TASK LIST:
1. Answer these from the passage on L2→L1 log Merklization, one line per answer, marked to match:
(a) Which system contract will calculate the Merkle root of the L2→L1 messages?
(b) Which function will continue to be used for the Merkle tree?
(c) Which field of the L2Log struct is declared as uint16?
2. Extend the passage on L2→L1 log Merklization, picking up after its final sentence.

SELECTED TEXT:
------------------------------------

We will implement the calculation of the Merkle root of the L2→L1 messages via a system contract as part of the L1Messenger. Basically, whenever a new log emitted by users that needs to be Merklized is created, the L1Messenger contract will append it to its rolling hash and then at the end of the batch, during the formation of the blob it will receive the original preimages from the operator, verify, and include the logs to the blob.

We will now call the logs that are created by users and are Merklized user logs and the logs that are emitted by natively by VM system logs. Here is a short comparison table for better understanding:

System logsUser logs
Emitted by VM via an opcode.VM knows nothing about them.
Consistency and correctness is enforced by the verifier on L1 (i.e. their hash is part of the block commitment.Consistency and correctness is enforced by the L1Messenger system contract. The correctness of the behavior of the L1Messenger is enforced implicitly by prover in a sense that it proves the correctness of the execution overall.
We don’t calculate their Merkle root.We calculate their Merkle root on the L1Messenger system contract.
We have constant small number of those.We can have as much as possible as long as the commitBatches function on L1 remains executable (it is the job of the operator to ensure that only such transactions are selected)
In EIP4844 they will remain part of the calldata.In EIP4844 they will become part of the blobs.

Backwards-compatibility

Note, that to maintain a unified interface with the previous version of the protocol, the leaves of the Merkle tree will have to maintain the following structure:

struct L2Log {
  uint8 l2ShardId;
  bool isService;
  uint16 txNumberInBlock;
  address sender;
  bytes32 key;
  bytes32 value;
}

While the leaf will look the following way:

bytes32 hashedLog = keccak256(
    abi.encodePacked(_log.l2ShardId, _log.isService, _log.txNumberInBlock, _log.sender, _log.key, _log.value)
);

keccak256 will continue being the function for the merkle tree.

To put it shortly, the proofs for L2→L1 log inclusion will continue having exactly the same format as they did in the pre-Boojum system, which avoids breaking changes for SDKs and bridges alike.

------------------------------------

EXTRACTED MATERIAL:

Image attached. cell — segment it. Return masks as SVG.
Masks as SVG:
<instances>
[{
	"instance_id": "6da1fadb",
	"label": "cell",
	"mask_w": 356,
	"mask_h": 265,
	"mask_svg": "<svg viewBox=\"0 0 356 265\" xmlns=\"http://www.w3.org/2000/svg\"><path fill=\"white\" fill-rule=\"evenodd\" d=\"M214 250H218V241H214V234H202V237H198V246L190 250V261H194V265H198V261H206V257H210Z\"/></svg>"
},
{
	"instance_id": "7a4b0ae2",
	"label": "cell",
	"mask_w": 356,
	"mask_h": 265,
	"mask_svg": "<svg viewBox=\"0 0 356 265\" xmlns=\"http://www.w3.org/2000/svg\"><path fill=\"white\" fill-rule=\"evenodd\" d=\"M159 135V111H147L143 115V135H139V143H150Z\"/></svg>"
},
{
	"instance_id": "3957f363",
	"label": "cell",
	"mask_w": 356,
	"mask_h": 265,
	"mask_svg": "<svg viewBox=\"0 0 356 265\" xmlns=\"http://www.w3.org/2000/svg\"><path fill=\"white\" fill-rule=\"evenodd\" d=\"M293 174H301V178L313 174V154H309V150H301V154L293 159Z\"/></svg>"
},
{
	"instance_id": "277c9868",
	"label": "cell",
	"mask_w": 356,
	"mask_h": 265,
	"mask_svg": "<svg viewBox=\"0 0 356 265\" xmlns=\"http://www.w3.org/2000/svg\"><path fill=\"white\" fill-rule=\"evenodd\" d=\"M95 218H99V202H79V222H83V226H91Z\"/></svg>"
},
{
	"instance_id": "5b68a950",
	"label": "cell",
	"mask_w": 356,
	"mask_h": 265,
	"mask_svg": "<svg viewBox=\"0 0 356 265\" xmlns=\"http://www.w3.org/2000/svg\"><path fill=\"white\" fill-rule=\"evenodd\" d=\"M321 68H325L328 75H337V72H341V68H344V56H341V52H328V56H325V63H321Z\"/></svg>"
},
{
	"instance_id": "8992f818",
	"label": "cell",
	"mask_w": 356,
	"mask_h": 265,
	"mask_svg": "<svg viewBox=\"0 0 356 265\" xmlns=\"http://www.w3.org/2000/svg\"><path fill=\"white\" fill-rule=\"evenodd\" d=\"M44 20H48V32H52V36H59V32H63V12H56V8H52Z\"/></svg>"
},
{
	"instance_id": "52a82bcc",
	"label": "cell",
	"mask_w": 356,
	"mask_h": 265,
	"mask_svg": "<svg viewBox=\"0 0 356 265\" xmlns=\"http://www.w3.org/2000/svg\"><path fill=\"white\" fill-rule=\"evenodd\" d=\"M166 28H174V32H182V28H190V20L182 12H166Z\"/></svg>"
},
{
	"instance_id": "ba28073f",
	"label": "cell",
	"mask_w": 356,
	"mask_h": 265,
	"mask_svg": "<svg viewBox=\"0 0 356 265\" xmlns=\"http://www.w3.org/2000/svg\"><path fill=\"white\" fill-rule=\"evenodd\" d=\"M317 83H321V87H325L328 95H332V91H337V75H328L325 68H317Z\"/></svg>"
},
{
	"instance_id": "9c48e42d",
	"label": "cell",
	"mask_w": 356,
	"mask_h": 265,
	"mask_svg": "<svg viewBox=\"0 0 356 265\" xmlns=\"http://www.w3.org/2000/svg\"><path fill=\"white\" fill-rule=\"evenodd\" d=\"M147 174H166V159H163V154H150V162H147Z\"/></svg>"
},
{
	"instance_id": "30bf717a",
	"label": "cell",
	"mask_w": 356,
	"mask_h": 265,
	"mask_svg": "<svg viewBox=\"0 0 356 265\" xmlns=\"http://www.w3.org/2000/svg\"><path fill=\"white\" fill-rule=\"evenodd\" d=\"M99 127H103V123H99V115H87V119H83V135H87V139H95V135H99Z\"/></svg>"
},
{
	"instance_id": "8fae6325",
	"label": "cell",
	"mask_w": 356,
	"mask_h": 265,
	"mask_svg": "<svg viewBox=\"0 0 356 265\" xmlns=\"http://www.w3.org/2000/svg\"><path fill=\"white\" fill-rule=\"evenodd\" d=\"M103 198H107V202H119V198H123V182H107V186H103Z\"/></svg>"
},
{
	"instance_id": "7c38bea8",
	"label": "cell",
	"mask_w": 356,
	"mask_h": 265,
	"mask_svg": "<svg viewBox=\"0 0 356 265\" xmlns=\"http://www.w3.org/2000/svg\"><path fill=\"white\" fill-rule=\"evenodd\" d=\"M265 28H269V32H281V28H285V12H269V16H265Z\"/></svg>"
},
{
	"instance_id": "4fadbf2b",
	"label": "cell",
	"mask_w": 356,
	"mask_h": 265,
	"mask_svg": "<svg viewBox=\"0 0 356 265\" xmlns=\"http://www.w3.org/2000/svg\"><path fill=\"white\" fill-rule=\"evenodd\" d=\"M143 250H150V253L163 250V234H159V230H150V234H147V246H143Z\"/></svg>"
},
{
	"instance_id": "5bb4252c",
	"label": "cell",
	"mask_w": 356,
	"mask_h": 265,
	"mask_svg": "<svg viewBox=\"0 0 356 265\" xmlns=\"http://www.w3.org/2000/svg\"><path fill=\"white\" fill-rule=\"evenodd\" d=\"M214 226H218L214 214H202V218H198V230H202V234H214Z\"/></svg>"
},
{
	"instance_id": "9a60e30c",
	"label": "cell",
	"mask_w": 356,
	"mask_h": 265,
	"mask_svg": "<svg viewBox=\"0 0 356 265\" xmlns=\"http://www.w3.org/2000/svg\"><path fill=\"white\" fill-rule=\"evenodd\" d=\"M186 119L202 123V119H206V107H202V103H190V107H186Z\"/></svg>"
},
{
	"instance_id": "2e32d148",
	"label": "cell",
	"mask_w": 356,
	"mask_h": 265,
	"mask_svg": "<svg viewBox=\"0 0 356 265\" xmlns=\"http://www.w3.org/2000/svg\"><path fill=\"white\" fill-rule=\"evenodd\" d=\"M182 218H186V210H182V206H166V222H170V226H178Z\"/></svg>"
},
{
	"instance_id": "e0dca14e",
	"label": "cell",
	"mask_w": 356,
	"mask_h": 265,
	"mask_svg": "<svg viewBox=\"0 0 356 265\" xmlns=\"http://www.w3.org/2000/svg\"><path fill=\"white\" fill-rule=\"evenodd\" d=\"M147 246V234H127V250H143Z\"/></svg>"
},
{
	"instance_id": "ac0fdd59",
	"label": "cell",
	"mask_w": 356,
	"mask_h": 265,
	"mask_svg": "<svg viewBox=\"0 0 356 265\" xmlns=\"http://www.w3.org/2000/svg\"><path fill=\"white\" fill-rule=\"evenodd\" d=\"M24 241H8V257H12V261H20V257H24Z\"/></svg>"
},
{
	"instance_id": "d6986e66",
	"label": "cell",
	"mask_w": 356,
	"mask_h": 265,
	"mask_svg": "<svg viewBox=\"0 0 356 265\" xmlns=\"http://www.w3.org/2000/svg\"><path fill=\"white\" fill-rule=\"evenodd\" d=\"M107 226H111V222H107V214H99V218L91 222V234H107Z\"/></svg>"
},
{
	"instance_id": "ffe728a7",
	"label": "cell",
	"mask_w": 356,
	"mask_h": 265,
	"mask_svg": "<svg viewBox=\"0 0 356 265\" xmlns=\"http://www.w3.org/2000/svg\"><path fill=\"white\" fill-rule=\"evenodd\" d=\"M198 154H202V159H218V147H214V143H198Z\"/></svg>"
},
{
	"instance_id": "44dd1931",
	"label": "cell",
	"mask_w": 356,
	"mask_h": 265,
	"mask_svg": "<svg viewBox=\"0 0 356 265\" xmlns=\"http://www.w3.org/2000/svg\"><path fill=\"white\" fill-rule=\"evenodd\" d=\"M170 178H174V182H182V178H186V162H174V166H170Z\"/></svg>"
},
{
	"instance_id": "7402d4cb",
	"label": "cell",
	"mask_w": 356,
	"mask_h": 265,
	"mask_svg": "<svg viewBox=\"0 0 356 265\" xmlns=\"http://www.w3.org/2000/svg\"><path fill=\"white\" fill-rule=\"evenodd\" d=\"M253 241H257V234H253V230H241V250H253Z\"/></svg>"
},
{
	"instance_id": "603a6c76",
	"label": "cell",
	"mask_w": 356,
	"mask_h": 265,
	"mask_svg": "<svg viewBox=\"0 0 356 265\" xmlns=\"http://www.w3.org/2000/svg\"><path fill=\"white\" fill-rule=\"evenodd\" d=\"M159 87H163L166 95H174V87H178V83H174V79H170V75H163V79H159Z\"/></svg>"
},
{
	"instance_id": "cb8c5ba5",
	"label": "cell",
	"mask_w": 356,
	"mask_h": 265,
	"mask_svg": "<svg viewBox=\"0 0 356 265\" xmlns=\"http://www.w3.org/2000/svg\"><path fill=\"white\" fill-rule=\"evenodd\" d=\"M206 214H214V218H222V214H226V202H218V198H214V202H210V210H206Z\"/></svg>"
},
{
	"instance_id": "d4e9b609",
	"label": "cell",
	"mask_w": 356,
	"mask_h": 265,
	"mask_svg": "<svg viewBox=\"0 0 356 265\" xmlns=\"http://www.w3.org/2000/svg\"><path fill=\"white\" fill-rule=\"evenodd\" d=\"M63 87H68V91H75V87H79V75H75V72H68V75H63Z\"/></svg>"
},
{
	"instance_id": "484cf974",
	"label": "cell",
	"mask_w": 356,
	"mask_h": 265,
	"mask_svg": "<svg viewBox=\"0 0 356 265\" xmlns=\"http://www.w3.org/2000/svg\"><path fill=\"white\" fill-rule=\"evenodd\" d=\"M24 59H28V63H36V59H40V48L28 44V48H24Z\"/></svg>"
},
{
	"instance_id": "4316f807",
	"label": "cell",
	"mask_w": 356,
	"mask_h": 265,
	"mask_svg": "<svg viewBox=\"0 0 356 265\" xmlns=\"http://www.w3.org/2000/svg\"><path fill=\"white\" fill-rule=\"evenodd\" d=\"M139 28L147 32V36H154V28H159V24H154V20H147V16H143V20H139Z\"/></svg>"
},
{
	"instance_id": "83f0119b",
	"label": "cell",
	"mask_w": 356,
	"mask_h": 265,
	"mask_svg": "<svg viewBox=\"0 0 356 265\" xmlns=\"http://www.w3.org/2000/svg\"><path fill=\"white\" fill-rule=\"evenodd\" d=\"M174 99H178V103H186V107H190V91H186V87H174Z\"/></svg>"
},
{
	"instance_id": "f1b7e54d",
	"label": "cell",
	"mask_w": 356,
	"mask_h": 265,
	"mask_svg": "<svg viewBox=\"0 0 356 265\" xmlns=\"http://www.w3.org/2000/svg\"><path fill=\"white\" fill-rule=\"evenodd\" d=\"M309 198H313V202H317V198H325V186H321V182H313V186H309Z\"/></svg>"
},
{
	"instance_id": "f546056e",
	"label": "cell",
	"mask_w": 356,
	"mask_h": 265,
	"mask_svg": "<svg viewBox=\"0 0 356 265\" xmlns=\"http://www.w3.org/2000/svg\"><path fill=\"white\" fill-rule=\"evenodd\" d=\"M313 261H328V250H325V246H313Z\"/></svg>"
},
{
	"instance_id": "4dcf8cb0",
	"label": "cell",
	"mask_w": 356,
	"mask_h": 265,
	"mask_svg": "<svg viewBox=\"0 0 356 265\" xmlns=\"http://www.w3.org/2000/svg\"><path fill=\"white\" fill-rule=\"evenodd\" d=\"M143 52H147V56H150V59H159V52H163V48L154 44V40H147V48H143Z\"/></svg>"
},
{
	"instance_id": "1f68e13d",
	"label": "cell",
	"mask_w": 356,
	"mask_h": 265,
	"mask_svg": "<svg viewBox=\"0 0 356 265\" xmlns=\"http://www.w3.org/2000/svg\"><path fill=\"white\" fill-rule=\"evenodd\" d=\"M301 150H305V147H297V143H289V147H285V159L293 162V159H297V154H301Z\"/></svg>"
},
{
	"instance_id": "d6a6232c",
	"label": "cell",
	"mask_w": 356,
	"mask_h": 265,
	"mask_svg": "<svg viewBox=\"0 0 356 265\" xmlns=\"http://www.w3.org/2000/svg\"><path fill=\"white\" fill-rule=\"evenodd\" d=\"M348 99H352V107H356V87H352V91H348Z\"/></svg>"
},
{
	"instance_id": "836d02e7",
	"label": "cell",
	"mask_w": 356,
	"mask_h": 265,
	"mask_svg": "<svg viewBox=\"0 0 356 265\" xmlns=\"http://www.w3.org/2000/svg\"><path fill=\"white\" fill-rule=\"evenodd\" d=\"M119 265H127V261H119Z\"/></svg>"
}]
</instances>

------------------------------------

TASK RESULTS:
1.
(a) The L1Messenger.
(b) keccak256.
(c) txNumberInBlock.

2.
Implementation of L1Messenger

The L1Messenger contract will maintain a rolling hash of all the L2ToL1 logs chainedLogsHash as well as the rolling hashes of messages chainedMessagesHash. Whenever a contract wants to send an L2→L1 log, the following operation will be applied:

chainedLogsHash = keccak256(chainedLogsHash, hashedLog). L2→L1 logs have the same 88-byte format as in the current version of ZKsync.

Note, that the user is charged for necessary future the computation that will be needed to calculate the final merkle root. It is roughly 4x higher than the cost to calculate the hash of the leaf, since the eventual tree might have be 4x times the number nodes. In any case, this will likely be a relatively negligible part compared to the cost of the pubdata.

At the end of the execution, the bootloader will provide a list of all the L2ToL1 logs as well as the messages in this block to the L1Messenger (this will be provided by the operator in the memory of the bootloader). The L1Messenger checks that the rolling hash from the provided logs is the same as in the chainedLogsHash and calculate the merkle tree of the provided messages. Right now, we always build the Merkle tree of size 2048, but we charge the user as if the tree was built dynamically based on the number of leaves in there. The implementation of the dynamic tree has been postponed until the later upgrades.

Long L2→L1 messages & bytecodes

Before, the fact that the correct preimages for L2→L1 messages as bytecodes were provided was checked on the L1 side. Now, it will be done on L2.

If the user wants to send an L2→L1 message, its preimage is appended to the message’s rolling hash too chainedMessagesHash = keccak256(chainedMessagesHash, keccak256(message)).

A very similar approach for bytecodes is used, where their rolling hash is calculated and then the preimages are provided at the end of the batch to form the full pubdata for the batch.

Note, that in for backward compatibility, just like before any long message or bytecode is accompanied by the corresponding user L2→L1 log.

Using system L2→L1 logs vs the user logs

The content of the L2→L1 logs by the L1Messenger will go to the blob of EIP4844. Meaning, that all the data that belongs to the tree by L1Messenger’s L2→L1 logs should not be needed during block commitment. Also, note that in the future we will remove the calculation of the Merkle root of the built-in L2→L1 messages.

The only places where the built-in L2→L1 messaging should continue to be used:

  • Logs by SystemContext (they are needed on commit to check the previous block hash).
  • Logs by L1Messenger for the merkle root of the L2→L1 tree as well as the hash of the totalPubdata.
  • chainedPriorityTxsHash and numberOfLayer1Txs from the bootloader (read more about it below).

Obtaining txNumberInBlock

To have the same log format, the txNumberInBlock must be obtained. While it is internally counted in the VM, there is currently no opcode to retrieve this number. We will have a public variable txNumberInBlock in the SystemContext, which will be incremented with each new transaction and retrieve this variable from there. It is zeroed out at the end of the batch.

Bootloader implementation

The bootloader has a memory segment dedicated to the ABI-encoded data of the L1ToL2Messenger to perform the publishPubdataAndClearState call.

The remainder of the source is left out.